I am using FireWorks to run multiple LAMMPS simulations on NERSC. In my setup, each firework includes a TemplateWriterTask (to create the input file) and a ScriptTask (to perform
srun). I have things up and running on the GPU nodes. However, I am encountering difficulties on the Haswell nodes. Specifically, in my
my_qadapter.yaml file I use the following options (in addition to specifying Haswell, wall clock time, etc.):
srun command for each firework is
srun -N 1 -n 8 -c 1 --cpu-bind=cores /usr/common/software/lammps/patch_20Nov2019/hsw/bin/lmp -in in.file
When I launch the firework and look in the launcher directory, I see the following in the error file:
srun: error: gres_plugin_job_state_unpack: no plugin configured to unpack data type 4047587904 from job 40594442
srun: gres_plugin_step_state_unpack: no plugin configured to unpack data type 4047587904 from step 40594442.0
srun: error: Task launch for 40594442.0 failed on node nid00891: Invalid job credential
srun: error: Application launch failed: Invalid job credential
srun: Job step aborted: Waiting up to 32 seconds for job step to finish.

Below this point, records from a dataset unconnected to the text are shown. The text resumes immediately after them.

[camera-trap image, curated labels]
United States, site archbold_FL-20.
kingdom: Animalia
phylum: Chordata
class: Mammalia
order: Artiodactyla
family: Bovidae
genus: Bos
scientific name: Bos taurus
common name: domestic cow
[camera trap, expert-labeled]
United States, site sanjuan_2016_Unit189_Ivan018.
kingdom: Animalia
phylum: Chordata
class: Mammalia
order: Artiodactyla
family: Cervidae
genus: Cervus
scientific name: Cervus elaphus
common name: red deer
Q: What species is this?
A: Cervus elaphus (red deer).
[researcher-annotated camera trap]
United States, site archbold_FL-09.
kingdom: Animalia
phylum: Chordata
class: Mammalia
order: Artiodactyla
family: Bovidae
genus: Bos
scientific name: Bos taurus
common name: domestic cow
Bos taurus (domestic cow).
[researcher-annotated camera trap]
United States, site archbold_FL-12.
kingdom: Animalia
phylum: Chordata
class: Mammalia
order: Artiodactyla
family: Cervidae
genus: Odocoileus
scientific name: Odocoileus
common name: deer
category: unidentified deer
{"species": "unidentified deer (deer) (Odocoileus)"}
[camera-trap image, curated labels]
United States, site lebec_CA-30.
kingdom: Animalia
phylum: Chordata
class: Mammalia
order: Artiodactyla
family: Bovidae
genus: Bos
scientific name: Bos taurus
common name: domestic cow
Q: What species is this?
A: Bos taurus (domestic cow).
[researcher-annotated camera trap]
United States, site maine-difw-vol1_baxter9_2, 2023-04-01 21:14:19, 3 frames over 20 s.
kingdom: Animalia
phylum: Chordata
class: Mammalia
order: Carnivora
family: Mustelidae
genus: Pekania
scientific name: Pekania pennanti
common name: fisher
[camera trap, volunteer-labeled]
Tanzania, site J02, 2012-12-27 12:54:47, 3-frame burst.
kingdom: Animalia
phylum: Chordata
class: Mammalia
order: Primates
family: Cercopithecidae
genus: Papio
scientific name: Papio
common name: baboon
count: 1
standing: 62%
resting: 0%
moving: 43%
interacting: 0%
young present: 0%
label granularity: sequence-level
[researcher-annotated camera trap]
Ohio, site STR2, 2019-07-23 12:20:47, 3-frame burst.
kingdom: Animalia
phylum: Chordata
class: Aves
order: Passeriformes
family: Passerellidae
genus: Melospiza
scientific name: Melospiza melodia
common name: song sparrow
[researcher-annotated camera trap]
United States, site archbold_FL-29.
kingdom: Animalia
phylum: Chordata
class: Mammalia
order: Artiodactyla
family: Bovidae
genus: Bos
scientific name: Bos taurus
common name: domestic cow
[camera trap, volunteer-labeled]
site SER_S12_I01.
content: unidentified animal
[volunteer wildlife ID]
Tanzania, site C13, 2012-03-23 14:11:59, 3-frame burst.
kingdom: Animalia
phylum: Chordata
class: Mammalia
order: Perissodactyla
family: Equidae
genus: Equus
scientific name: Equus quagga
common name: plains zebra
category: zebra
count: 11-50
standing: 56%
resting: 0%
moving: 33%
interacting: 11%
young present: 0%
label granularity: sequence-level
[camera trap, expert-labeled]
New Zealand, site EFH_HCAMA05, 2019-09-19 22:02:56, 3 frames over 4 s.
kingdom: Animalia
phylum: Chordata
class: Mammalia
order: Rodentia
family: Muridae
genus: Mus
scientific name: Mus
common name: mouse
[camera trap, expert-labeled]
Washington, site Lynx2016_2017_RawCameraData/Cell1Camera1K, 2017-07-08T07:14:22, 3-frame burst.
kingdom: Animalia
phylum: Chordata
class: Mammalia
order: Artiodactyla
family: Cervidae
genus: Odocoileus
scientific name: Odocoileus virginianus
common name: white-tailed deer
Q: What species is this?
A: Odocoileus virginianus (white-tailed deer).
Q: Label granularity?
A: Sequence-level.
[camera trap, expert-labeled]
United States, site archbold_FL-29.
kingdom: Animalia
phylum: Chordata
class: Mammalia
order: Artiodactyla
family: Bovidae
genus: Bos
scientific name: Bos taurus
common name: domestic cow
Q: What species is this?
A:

srun: error: Timed out waiting for job step to complete
In the launcher folder, I see that the TemplateWriterTask completed successfully and all the input files were correctly generated. I am a little perplexed because when I run similar commands not using FireWorks (e.g. sbatch a job script containing an identical srun command), things evaluate without error.
I’d be grateful for any guidance or suggestions on this issue. Am I missing something obvious?